* [MATERIAL FOR THIS TASK]
==============================
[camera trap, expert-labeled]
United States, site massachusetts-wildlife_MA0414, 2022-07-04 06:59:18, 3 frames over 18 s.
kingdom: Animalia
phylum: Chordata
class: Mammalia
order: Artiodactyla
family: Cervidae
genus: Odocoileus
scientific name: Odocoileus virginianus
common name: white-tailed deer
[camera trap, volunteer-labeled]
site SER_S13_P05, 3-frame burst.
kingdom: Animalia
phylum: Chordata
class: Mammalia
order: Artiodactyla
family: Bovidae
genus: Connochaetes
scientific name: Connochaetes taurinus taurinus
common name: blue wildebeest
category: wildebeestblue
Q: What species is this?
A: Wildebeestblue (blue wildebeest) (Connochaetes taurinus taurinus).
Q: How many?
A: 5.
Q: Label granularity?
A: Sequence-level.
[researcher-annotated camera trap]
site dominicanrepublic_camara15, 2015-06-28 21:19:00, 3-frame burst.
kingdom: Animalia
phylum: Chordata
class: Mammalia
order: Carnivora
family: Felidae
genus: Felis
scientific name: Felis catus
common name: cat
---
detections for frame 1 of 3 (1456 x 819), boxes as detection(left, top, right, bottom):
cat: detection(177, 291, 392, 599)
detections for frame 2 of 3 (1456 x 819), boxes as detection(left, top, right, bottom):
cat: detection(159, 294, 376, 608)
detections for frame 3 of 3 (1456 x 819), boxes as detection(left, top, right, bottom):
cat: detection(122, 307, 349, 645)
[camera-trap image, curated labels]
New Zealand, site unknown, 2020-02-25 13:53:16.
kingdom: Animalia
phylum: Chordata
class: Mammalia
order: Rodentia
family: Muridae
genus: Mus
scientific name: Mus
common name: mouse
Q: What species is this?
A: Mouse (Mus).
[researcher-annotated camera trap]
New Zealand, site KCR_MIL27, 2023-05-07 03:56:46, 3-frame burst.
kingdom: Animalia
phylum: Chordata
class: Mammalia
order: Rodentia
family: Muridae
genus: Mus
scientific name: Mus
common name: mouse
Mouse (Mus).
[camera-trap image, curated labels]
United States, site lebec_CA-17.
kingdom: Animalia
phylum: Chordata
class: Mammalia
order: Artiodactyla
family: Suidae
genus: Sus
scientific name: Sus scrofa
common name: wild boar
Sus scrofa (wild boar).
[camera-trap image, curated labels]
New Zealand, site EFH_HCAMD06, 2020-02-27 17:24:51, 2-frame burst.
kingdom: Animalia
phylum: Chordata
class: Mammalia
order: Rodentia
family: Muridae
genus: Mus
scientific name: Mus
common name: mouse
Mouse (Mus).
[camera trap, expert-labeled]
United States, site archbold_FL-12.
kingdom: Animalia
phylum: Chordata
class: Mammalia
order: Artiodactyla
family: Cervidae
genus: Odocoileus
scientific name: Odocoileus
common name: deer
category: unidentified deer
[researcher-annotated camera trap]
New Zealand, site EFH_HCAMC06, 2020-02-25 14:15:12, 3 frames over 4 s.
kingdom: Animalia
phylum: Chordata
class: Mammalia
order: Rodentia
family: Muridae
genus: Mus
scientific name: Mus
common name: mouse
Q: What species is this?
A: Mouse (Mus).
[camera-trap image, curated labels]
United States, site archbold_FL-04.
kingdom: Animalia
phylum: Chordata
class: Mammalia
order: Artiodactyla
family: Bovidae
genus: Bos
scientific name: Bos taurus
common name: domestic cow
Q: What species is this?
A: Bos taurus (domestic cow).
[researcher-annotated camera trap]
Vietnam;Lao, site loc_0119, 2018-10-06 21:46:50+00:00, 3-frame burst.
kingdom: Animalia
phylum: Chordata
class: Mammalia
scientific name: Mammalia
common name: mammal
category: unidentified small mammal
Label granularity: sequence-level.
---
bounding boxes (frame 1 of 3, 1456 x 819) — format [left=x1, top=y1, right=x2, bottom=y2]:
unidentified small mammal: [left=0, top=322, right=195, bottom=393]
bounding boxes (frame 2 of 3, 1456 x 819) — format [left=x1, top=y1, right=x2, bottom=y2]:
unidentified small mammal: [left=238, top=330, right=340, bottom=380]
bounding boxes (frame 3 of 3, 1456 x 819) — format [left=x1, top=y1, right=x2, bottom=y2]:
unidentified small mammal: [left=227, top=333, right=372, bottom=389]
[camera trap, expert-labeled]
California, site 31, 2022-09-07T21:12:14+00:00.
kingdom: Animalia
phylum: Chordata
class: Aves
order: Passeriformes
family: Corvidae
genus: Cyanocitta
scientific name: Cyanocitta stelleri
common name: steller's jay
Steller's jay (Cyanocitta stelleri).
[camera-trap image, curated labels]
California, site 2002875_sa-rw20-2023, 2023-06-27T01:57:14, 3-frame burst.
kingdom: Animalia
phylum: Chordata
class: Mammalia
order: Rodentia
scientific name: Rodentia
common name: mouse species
==============================
Wherever the string "Odocoileus" appears in the entries above, return the line it appears on.

* [WRITTEN SOLUTION]
genus: Odocoileus
scientific name: Odocoileus virginianus
genus: Odocoileus
scientific name: Odocoileus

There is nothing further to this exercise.